*Records to use*:
/---
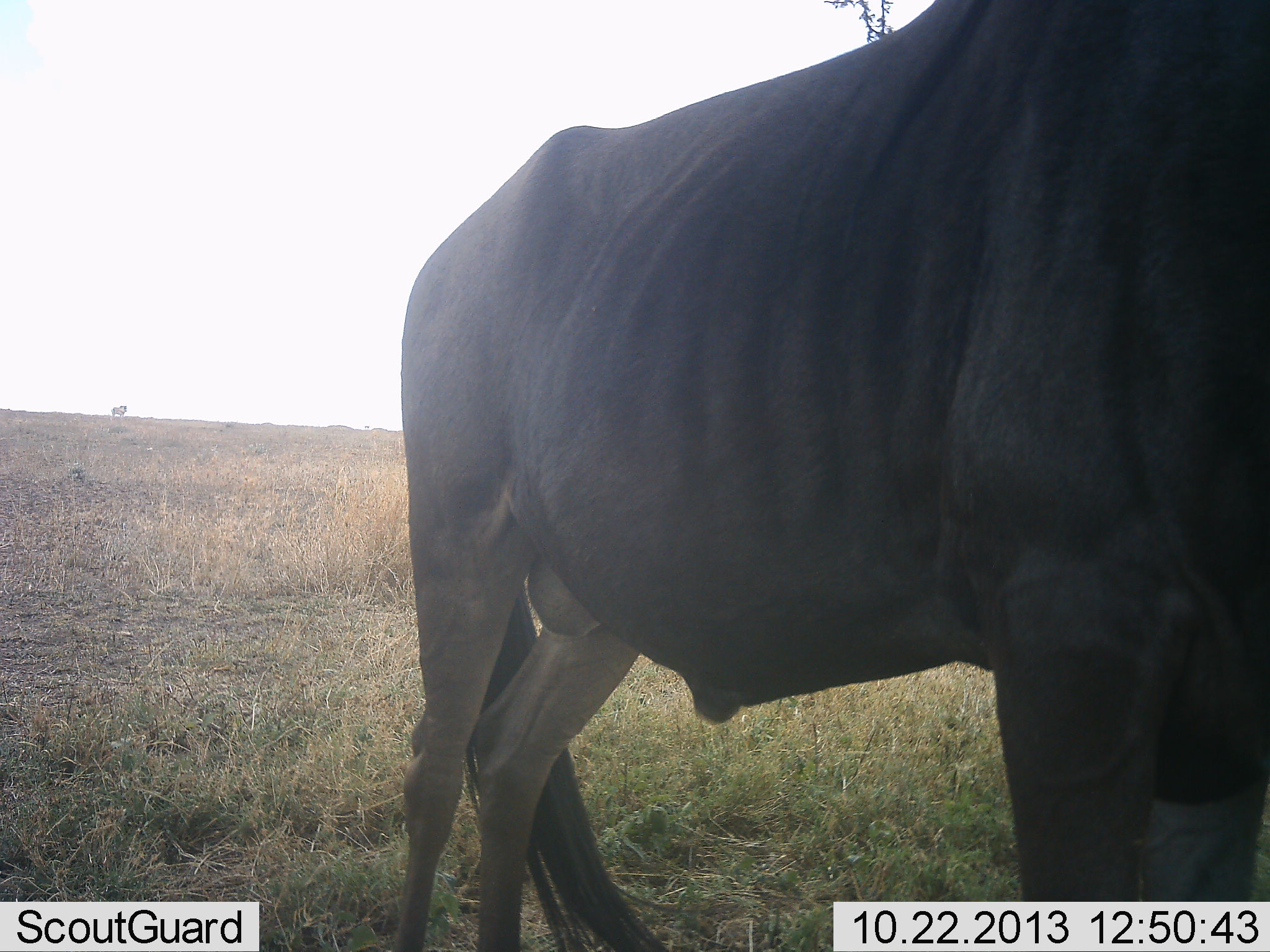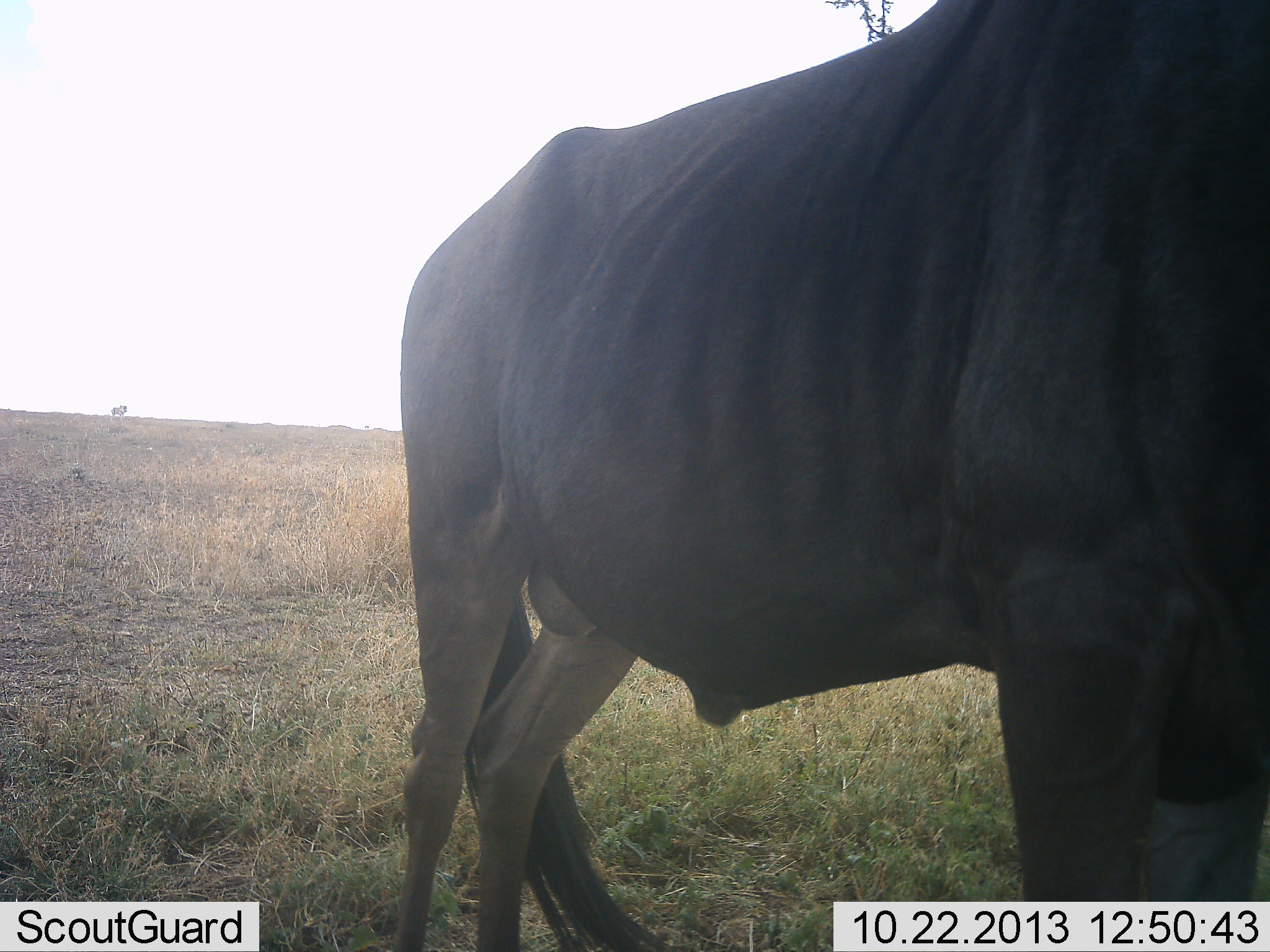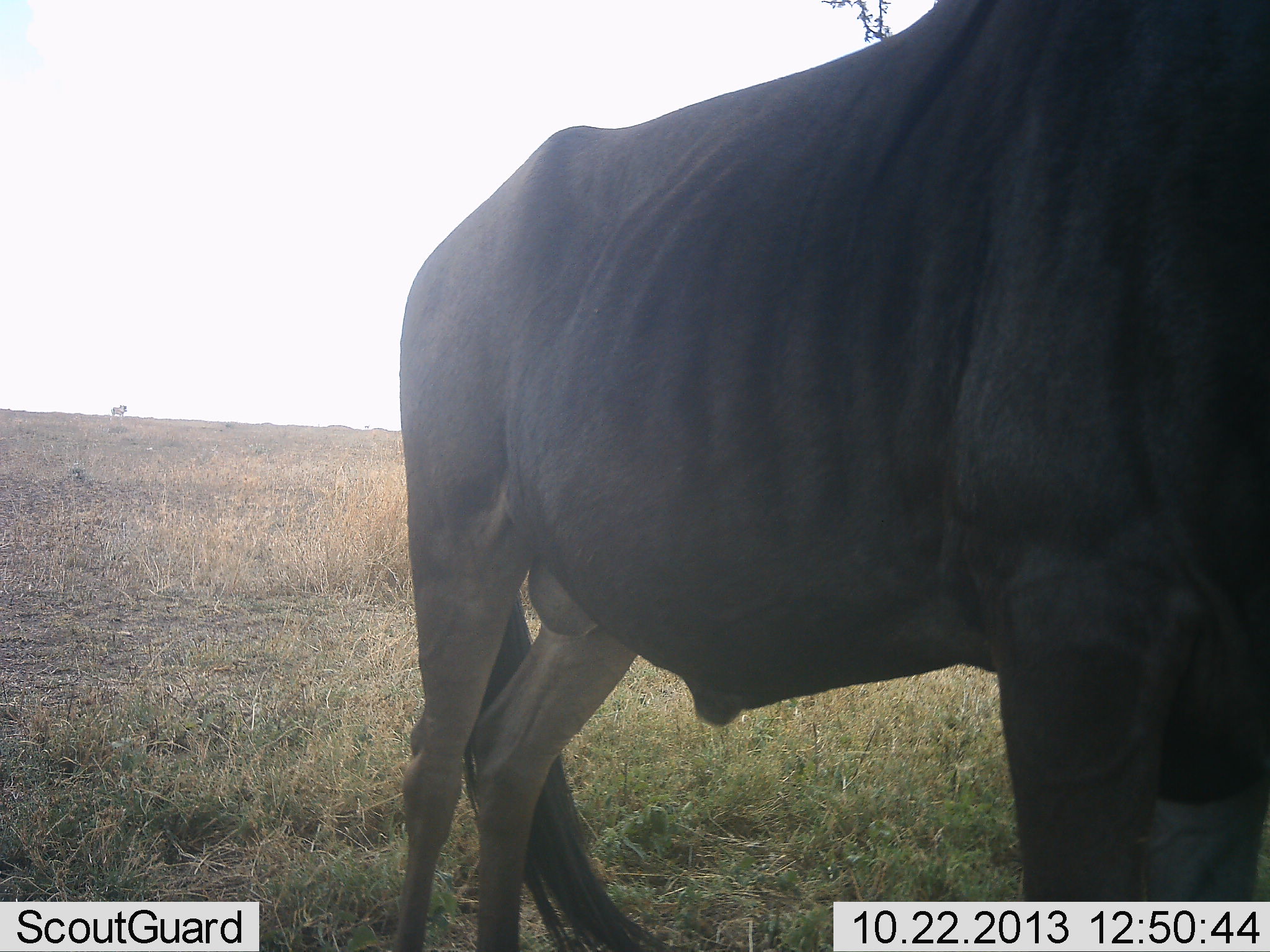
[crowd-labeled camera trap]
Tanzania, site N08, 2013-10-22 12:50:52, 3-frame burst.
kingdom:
\---
/---
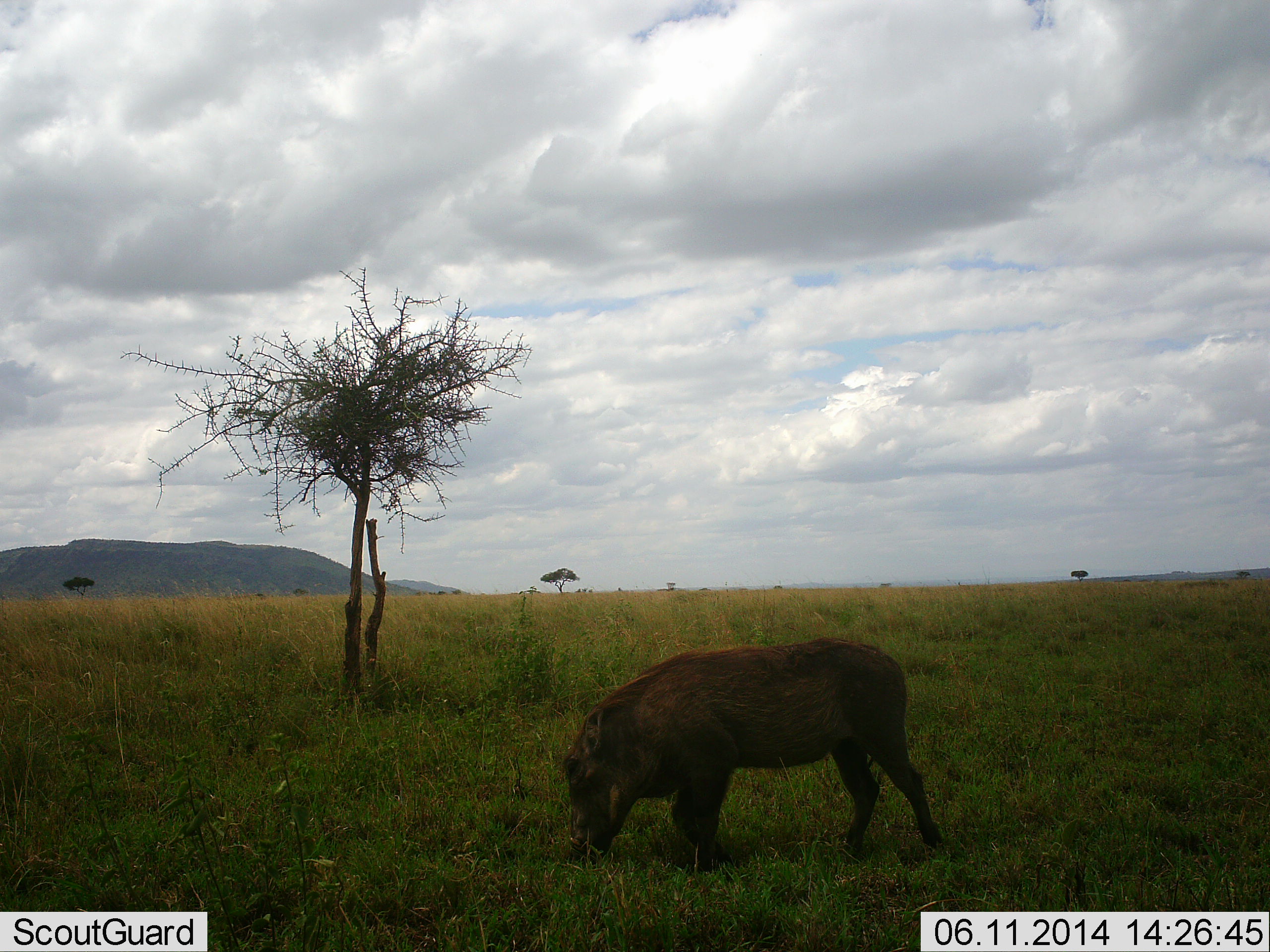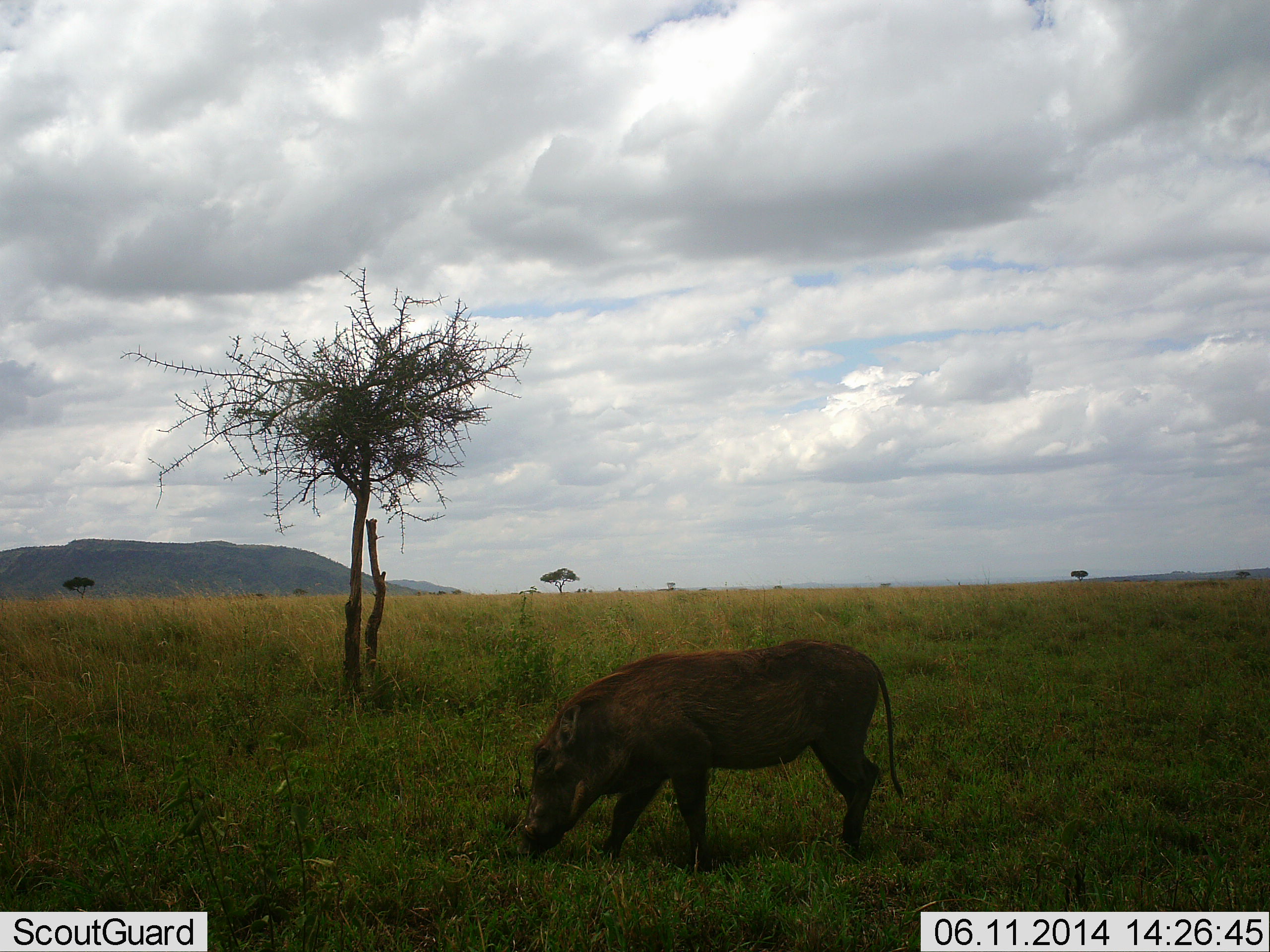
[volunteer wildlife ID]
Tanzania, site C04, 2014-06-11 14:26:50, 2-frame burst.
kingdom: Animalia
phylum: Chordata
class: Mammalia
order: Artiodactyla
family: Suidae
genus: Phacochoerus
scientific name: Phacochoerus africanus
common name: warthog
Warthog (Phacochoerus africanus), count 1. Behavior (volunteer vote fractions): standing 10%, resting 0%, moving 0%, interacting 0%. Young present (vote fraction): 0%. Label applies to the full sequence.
\---
From the entries, copy every line in which the word "site" occurs.

Tanzania, site N08, 2013-10-22 12:50:52, 3-frame burst.
Tanzania, site C04, 2014-06-11 14:26:50, 2-frame burst.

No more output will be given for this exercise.